▸ Task instructions
**a)** Reproduce, word for word, the stretch of the forum post on wound cleaning from "Given my choice, I’d" through "it. (See below)".
**b)** According to the forum post on wound cleaning, what concentration of Dakin solution was instilled in the wound vacuum device?

━━━ Text under study

Post by CrossCut » Tue Mar 09, 2021 7:31 am

VXMerlinXV wrote:
Wed Mar 03, 2021 1:50 pm
In broad strokes, yep, my choice for cleaning wounds in the zpaw would be drinking water. Slowing the healing process with something like iodine is more of an infection risk than the benefit gained from a betadine washout. I mean, obviously if we had no drinking water, gallons of iodine, and a dirty wound, I’d make an exception, but that sounds like a fairly far fetched scenario. If you’re looking for a deeper dive into the science behind austere wound care, check out the prolong fieldcare working groups guide and podcast, as well as the ICRC manual for conflict zone med. Both are evidence based and reviewed, and written with the expectation that there may not be higher levels of care reachable.

Given my choice, I’d start with high quality H2O, and then maybe some modified daken’s if the wound was especially dirty or we were struggling to manage it. (See below)

https://prolongedfieldcare.org/2018/04/ ... yment/amp/
Thanks, I have frequented that site and check occasionally for new updates but must have missed that one. FWIW, when I tried locating the source for their Dakin's recommendation, whether civilian or military, I could only find these - and only when Dakin's was used with negative pressure bandages:

Invasive Mold Infections Following Combat-related Injuries, https://academic.oup.com/cid/article/55 ... login=true
Topical therapy was commonly used, including specific antifungal agents or, more commonly, the disinfectant sodium hypochlorite (0.025% Dakin solution instilled in wound vacuum device) [40]. Anecdotally, Dakin solution was felt to be effective, leading to common use in the latter half of the investigation period; however, no outcome difference was apparent.
and this:

Guidelines for the Prevention of Infections Associated With Combat-Related Injuries: 2011 Update, https://pubmed.ncbi.nlm.nih.gov/21814089/
In severe injuries that cannot undergo adequate surgical debridement (e.g., extensive high bilateral lower extremity injuries with perineum involvement secondary to explosive trauma), where the possible risk of local tissue damage from antiseptics is outweighed by preventing or controlling infection, anecdotal success with topical antiseptics (e.g., Dakin’s) in conjunction with NPWT has been reported (personal communication, Dr. Romney Andersen).

━━━━━━
━━━ Collected data

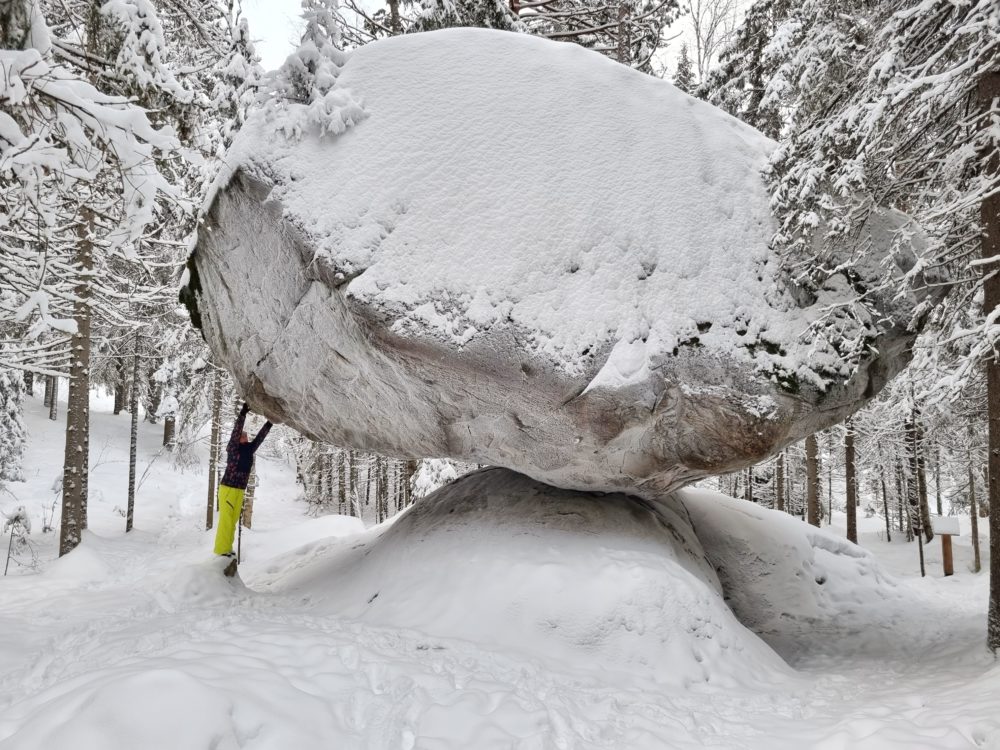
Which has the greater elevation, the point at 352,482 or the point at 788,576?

━━━━━━

▸ Task answers
**a)**
Given my choice, I’d start with high quality H2O, and then maybe some modified daken’s if the wound was especially dirty or we were struggling to manage it. (See below)

**b)** 0.025%